The paper investigates how recurrent neural chemical reaction networks (RNCRNs), a class of chemical reaction networks (CRNs) that emulate recurrent artificial neural networks, can be trained not only to reproduce a prescribed dynamical behavior but also to exhibit bifurcations—qualitative changes in dynamics triggered by smooth variations of environmental parameters. The authors first extend the original RNCRN framework by introducing “parameter species” (Λₗ) whose concentrations encode the values of external parameters. These species are static (dλₗ/dt = 0) but interact catalytically with the fast chemical perceptrons (Yⱼ), thereby allowing the perceptrons’ activation functions to depend on the parameters in a smooth way. This construction makes it possible to train a single RNCRN to approximate a family of parameter‑dependent ODEs f(x, λ) over a range of λ values, using essentially the same learning algorithm that was previously applied to parameter‑free systems.

To demonstrate the capability of the parametrized RNCRN, the authors train it on two classic bifurcations. In the Hopf example, they use a shifted normal‑form system with an equilibrium at (5, 5) and a critical parameter λ* = 2. Training on data taken only at λ ≈ 2, the RNCRN automatically reproduces the transition from a stable fixed point (λ < 2) to a stable limit cycle (λ > 2). In the homoclinic case, a similar procedure yields a network that switches from a fixed point to a homoclinic orbit as the parameter crosses its critical value. These results show that the RNCRN can inherit smooth bifurcation structures without being explicitly supplied with bifurcation information.

The paper then tackles a more challenging scenario: target dynamics that are discontinuous with respect to the parameters, or even defined only by sparse samples of a desired limit‑cycle shape. For this, the authors devise an ODE‑free training algorithm. Instead of providing an explicit vector field, they supply a set of points sampled from the desired limit cycle (e.g., a heart‑shaped orbit or two coexisting cycles). The loss combines a Chamfer‑type distance between the network‑generated trajectory and the sampled points with penalties for mismatched period and phase.
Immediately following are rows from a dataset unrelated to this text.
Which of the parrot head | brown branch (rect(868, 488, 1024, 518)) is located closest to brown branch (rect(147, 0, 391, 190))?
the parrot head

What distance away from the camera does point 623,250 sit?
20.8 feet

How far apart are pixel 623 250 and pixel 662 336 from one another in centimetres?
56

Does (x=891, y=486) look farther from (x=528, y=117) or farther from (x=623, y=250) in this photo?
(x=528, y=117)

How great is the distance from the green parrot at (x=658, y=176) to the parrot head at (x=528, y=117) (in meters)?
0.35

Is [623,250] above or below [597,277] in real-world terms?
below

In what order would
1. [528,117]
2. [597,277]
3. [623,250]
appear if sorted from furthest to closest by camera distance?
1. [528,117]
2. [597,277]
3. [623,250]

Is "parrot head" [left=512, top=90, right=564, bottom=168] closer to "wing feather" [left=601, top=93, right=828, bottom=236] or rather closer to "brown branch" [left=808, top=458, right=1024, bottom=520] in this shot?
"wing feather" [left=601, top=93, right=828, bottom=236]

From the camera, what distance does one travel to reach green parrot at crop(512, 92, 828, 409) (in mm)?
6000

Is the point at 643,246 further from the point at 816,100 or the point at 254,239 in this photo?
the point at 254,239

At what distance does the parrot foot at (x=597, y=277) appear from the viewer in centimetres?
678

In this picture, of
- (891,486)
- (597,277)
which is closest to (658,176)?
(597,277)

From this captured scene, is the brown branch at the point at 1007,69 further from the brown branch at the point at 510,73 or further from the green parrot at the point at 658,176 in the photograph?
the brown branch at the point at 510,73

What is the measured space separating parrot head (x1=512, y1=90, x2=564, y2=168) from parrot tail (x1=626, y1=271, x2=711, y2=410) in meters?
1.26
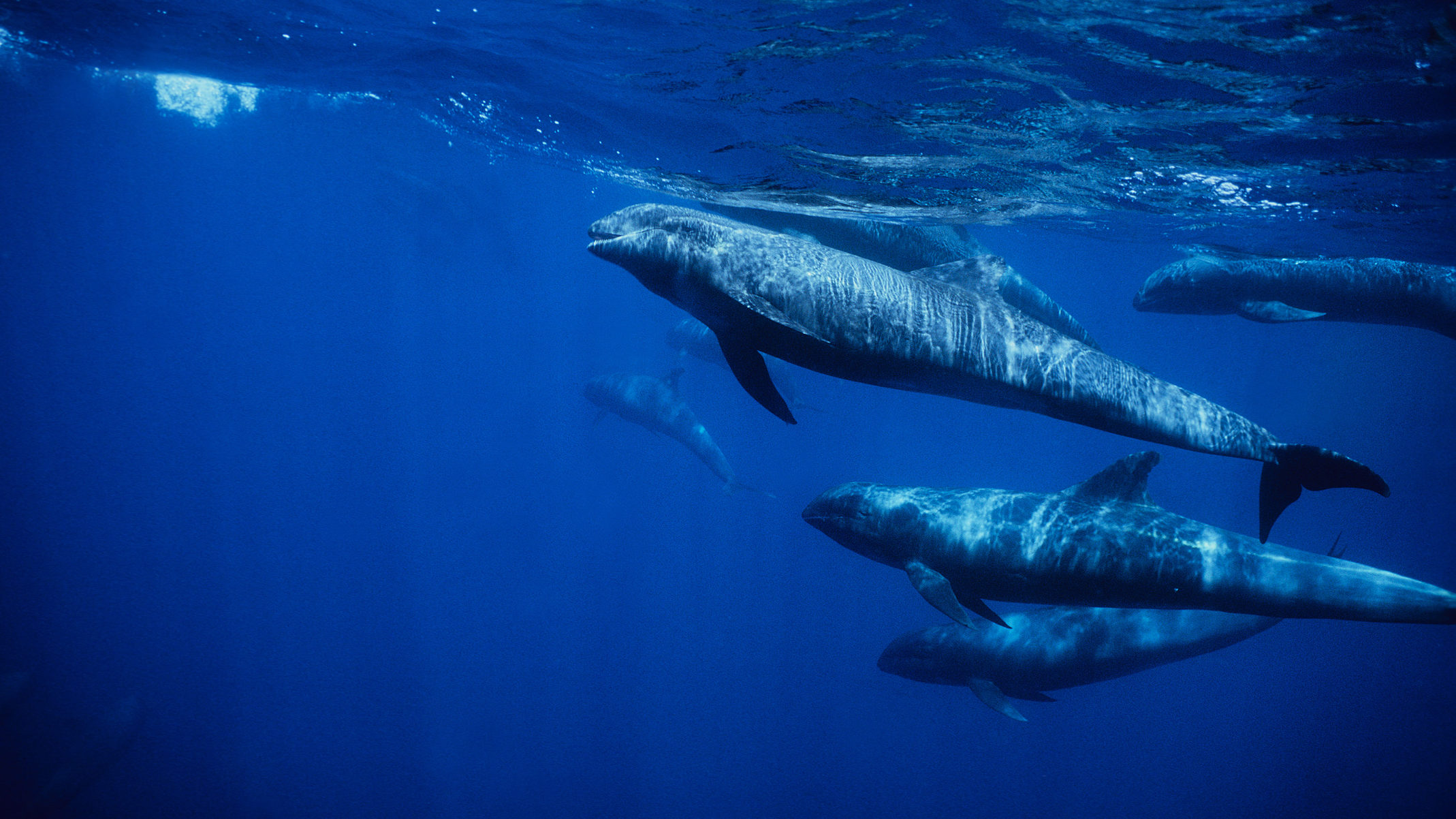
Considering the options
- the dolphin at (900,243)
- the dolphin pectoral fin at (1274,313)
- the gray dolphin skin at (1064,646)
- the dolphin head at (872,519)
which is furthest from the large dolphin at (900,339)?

Remarkably, with only a few hundred sampled points, the RNCRN learns a full vector field that generates the prescribed oscillation, correctly reproducing its geometry, period, and phase. This demonstrates that RNCRNs can extrapolate from sparse data to construct coherent dynamical systems.

Further, the authors show that when the target system is piecewise‑defined—different ODEs apply in different regions of parameter space—the RNCRN can learn to “detect” the region via the parameter species and automatically switch to the appropriate dynamics, despite never being shown an explicit bifurcation diagram. This conditional behavior emerges from the nonlinear catalytic influence of the Λₗ species on the perceptrons, effectively implementing a learned decision boundary inside the chemical network.

Finally, the paper integrates a simple chemical classifier with the RNCRN, enabling the network to sense an external signal, perform a nonlinear classification, and then toggle between distinct dynamical regimes (e.g., from a quiescent state to an oscillatory one). This illustrates a potential route toward synthetic biological circuits that combine sensing, decision‑making, and dynamic control using purely chemical reactions.

In summary, the work makes three major contributions: (1) a generalized RNCRN architecture that incorporates static parameter species, allowing the network to learn smooth, parameter‑dependent vector fields and associated bifurcations; (2) empirical validation that the network can reproduce classical Hopf and homoclinic bifurcations and can learn discontinuous, piecewise dynamics without explicit bifurcation data; and (3) an ODE‑free training methodology that enables the design of complex limit‑cycle shapes from sparse trajectory samples. These advances broaden the applicability of chemical‑reaction‑based neural computation to synthetic biology, DNA nanotechnology, and chemical computing, especially in contexts where only limited or discontinuous dynamical specifications are available.